のらりくらり日記

世の中のいろんなことにひっかかりつつ流される備忘録。好きなものを好きといってるだけ。過去の観劇日記もこちらに置いてます。科学系の話も少しだけ。

あの本のその後の話、2021年3月末。

 先日、久々に某地質学の先生に遭遇。
 最近お忙しくしていらして、なかなか会う機会がないなあとテレビを見ながらぼんやり思っていたら画面越しに出てきて、突然のことに理解が追い付かなくてフリーズした。それは番組予告だったので、翌週に楽しく拝見した。

 というわけで、全国放送の某人気番組で地形の解説をなさっていた。通りでお忙しいはずだな。ちなみに全国放送(N〇K)に出た感想をうかがったら、
「あのねえ……すごく疲れたのよ精神的に」

 と仰っていた。うん…なんか、わかる。気がする。出番が終わったのでのびのびしていらした。よかったよかった。

 

「それでね、読んだよー面白かったよー」

 

 それです!聞きたかったの!これです!

 

「月まで3キロ!(伊与原新 著)どうでした?私はですねーどの作品にも、あの著者の方の、研究対象に対して愛情が溢れている感じがいいなと思うんですよねー」

 

 人に感想を求めているのに自分の感想を熱く語る私。あつくるしい。
 それを穏やかにうんうんと聞き流すせんせい(いろんな意味でプロフェッショナル)。

「僕が久々に小説を読んでいるもんだから、妻が興味を示してね、今妻が読んでるよ」

「おお、それは良いことをなさいました!」(←超失礼なうえに奇天烈な返し。ひどい)

 この後、石を割って化石を探す話とかいろいろしたのですが、

「僕は最後のお話がいいなと思いました」

 ということでした。『山を刻む』です。嫁いで30年、私は一体何だったのか、と思っている女性が主人公。私は、最後がオーソドックスでよくあるパターンの終わり方をしなかったため、あれは超すかっとした!(ネタバレはしない)んだけども、せんせいの「ヨイ」はそこではなく、

「あの最後の話に出てくる先生と生徒の関係性がすごくイイよねぇ…!ああいうのあるけども、なかなかないよねぇ…!」

 でした。なるほど。

 

 毎年の共通テストの結果を見ていただくとわかるが、「地学」の受験者は他と比べて圧倒的に少ない。それは履修する生徒が少ないというのもあろうが、まずは「地学」が履修できない高校がすごーく多いためである。なぜ履修できないかというと、まあいろいろ理由はあるだろうが、そもそも地学の高校教員というのがものすごーく少ない。まず採用がない。高校で教わらなければ、地学に興味を持つ人も圧倒的に少なくって(もちろんいないわけではないけども)、「地学を研究対象とする」ということが人生の選択肢として考えることさえしてもらえなくって、もー悪循環。
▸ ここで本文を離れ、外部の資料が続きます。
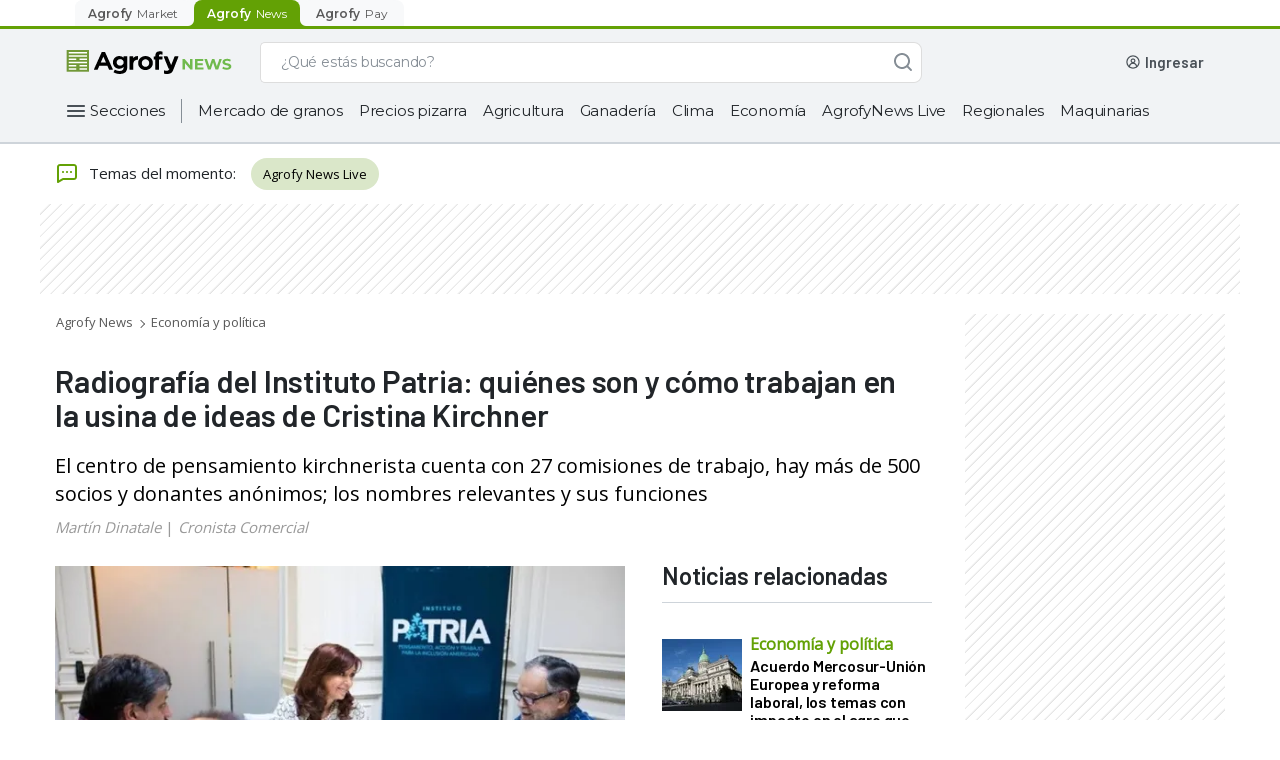

--- FILE ---
content_type: text/html; charset=utf-8
request_url: https://www.google.com/recaptcha/api2/aframe
body_size: 267
content:
<!DOCTYPE HTML><html><head><meta http-equiv="content-type" content="text/html; charset=UTF-8"></head><body><script nonce="ymeHzb4F2VPa-MvgGnvNBQ">/** Anti-fraud and anti-abuse applications only. See google.com/recaptcha */ try{var clients={'sodar':'https://pagead2.googlesyndication.com/pagead/sodar?'};window.addEventListener("message",function(a){try{if(a.source===window.parent){var b=JSON.parse(a.data);var c=clients[b['id']];if(c){var d=document.createElement('img');d.src=c+b['params']+'&rc='+(localStorage.getItem("rc::a")?sessionStorage.getItem("rc::b"):"");window.document.body.appendChild(d);sessionStorage.setItem("rc::e",parseInt(sessionStorage.getItem("rc::e")||0)+1);localStorage.setItem("rc::h",'1768950122326');}}}catch(b){}});window.parent.postMessage("_grecaptcha_ready", "*");}catch(b){}</script></body></html>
 こんなに地震の多い国だというのに、置き去りにされた学問感が否めない。ひどい。

 

 せんせいー…!!

「せんせい、この本を『地学』への取っ掛かりとして学生に勧めるといいですよ!あっ、高校生あたりに!私が高校生だったら、面白い、研究したい!って思うなあ!」

 って言ったら、
「しむらさん(私だ)、僕の知ってる一番若い子たちはもうみんな大学生だよ…」

 って言われたので、仕方がないからここで宣伝宣伝。

 

 地学おもしろいよー!地学のせんせいたちみんな「ちょっと前」って「5000万年前」くらいだと思ってるよー!山のぼるの超速いよー多分平地より早いよー追いつけないよー!山菜に超詳しいよー!火サス(死語)の犯人並みに崖大好きだよー!熊も怖いけど鹿も怖いっていうよー!

 

 ……高校生釣れるかな(むり)。